#### CONSEGNA 1
Rispondi alle seguenti domande sul testo sul FemTech:
(a) Chi ha coniato il termine FemTech?
(b) Quale ente ha gestito l'audit superato da Johnson & Johnson MedTech Italia?
(c) Quante donne c'erano tra i 14 dipendenti del gruppo nel 1886?
#### CONSEGNA 2
Scrivi il seguito del testo sul FemTech, riprendendo subito dopo l'ultima frase.

#### ESTRATTO SELEZIONATO
··········

Per uscire da questa situazione, donne come Kate Ryder (CEO di Maven Clinic), Gina Bartasi (CEO di Kindbody) e Ida Tin (CEO di Clue), hanno dato inizio ad una rivoluzione sia nel campo della tecnologia che della sanità. Da idee nate da donne (per risolvere problemi da donne) sono nate le loro startup, che oggi hanno un successo difficile da quantificare. Hanno unito le loro idee a quelle di altre professioniste, cercando di sopperire alle lacune di un mercato che non vedeva (o non voleva vedere) le donne. Insieme ad altre realtà nate con obiettivi simili, queste imprenditrici hanno dato vita ad un vero e proprio nuovo mercato: il FemTech.

Il termine è stato coniato proprio da Tin e con esso si fa riferimento ad un settore in continua espansione, che già nel 2022 valeva oltre 500 milioni di dollari e si pensa possa raggiungere i 12 miliardi entro il 2028 (dati di Mordor Intelligence). Le aziende FemTech si applicano ad ambiti variegati, dalla salute delle donne in età fertile alla salute della pelle nel periodo mestruale (proprio quest’ultimo tema ha suscitato l’interesse di L’Orèal, che ha dichiarato una collaborazione con l’app Clue).

MedTech e FemTech: l’unione fa la forza

Il successo dell’industria FemTech dev’essere la miccia pronta a far bruciare il fuoco della passione per tutte le donne interessate a lavorare nell’ambito, ma anche un importante monito per le aziende leader del settore che per troppo tempo hanno relegato le donne a ruoli secondari e ignorato i loro problemi. Fortunatamente, in molti si stanno impegnando per mettere le donne al centro anche all’interno del settore più “tradizionale”.

Una fra tutto, l’azienda Johnson & Johnson MedTech Italia, azienda operante nel settore delle tecnologie MedTech, che oggi conferma il proprio impegno per la diversità, l’equità e l’inclusione superando l’audit gestito da Bureau Veritas Italia e certificandosi per la parità di genere (UNI/PdR 125:2022).

Johnson & Johnson MedTech Italia: le donne alla guida

Il risultato conferma l’approccio dell’azienda, che è sempre stato controcorrente: già nel 1886, anno della fondazione del gruppo, su 14 dipendenti 8 erano donne: oggi su circa 700 persone che lavorano in Johnson & Johnson MedTech Italia il 60% è donna. E non solo: il 59% ricopre ruoli manageriali e sono donne la metà del personale dirigente.

··········

#### VOCI DEL DATASET
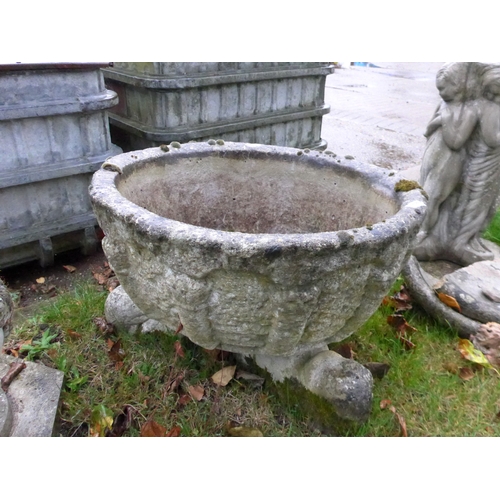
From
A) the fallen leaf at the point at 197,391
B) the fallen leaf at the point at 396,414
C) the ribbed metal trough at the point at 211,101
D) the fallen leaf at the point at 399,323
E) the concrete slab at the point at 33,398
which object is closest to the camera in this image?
the concrete slab at the point at 33,398

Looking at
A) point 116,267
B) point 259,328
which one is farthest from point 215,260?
point 116,267

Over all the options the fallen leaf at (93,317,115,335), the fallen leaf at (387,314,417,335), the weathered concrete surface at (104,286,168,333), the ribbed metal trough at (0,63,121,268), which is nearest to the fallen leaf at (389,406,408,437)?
the fallen leaf at (387,314,417,335)

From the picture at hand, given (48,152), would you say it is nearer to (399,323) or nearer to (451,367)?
(399,323)

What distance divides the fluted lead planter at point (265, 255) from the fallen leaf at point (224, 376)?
113 millimetres

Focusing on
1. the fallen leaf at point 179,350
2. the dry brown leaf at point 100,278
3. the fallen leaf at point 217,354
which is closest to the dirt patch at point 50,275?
the dry brown leaf at point 100,278

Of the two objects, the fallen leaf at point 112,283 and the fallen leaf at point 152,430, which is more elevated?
the fallen leaf at point 152,430

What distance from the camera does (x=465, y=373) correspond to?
190 cm

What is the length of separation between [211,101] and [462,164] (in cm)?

··········

#### RISPOSTA ATTESA 1
(a) Ida Tin, CEO di Clue.
(b) Bureau Veritas Italia.
(c) 8.

#### RISPOSTA ATTESA 2
La certificazione per la parità di genere è stata rilasciata in seguito ad un’analisi effettuata su sei aree di interesse: cultura e strategia, governance, processi HR, opportunità di crescita ed inclusione delle donne in azienda, equità remunerativa per genere, tutela della genitorialità e conciliazione vita-lavoro.

L’impegno sui temi di diversità ed inclusione è sancito già nella carta dei valori che guida l’operato dell’azienda verso le proprie persone, i clienti e le comunità di riferimento. E i risultati si vedono: i dipendenti si impegnano da anni con gruppi auto organizzati che hanno l’obiettivo di sensibilizzare e impegnare su alcuni temi sociali, i cosiddetti Employee Resource Groups (ERGs) – tra cui spicca “Women Leadership & Inclusion” (WLI), gruppo dedicato allo sviluppo professione e networking per le donne in azienda.

Johnson & Johnson MedTech Italia per la sanità del futuro

I numerosi traguardi e riconoscimenti esterni sono conseguenza naturali di un impegno autentico e costante. Lo conferma il il Presidente e Amministratore delegato di Johnson & Johnson MedTech Italia Gabriele Fischetto: «L’ottenimento della certificazione per la parità di genere è un attestato del lavoro che da sempre la nostra azienda ha fatto per garantire che i principi dell’equità e dell’inclusione siano parte integrante di ogni ambito della nostra organizzazione e della nostra cultura.»

Jonhson & Johnson MedTech è una delle prime azienda ad aver compreso che gli schemi e i modelli tradizionali, che troppo spesso vedono categorie sottorappresentate o escluse tout court – non funzionano più. «Per costruire un futuro resiliente e sostenibile per tutti, le aziende e i leader di oggi hanno il compito di trasformare le sfide in opportunità, abbracciando il progresso culturale offerto dalla valorizzazione della diversità e dalla promozione di una cultura inclusiva all’interno delle proprie organizzazioni.» Quello dell’azienda è un esempio perfetto dell’impatto positivo che l’inclusione della diversità è in grado di generare, ma non dobbiamo vederlo come un traguardo raggiunto. Dev’essere l’inizio di un movimento.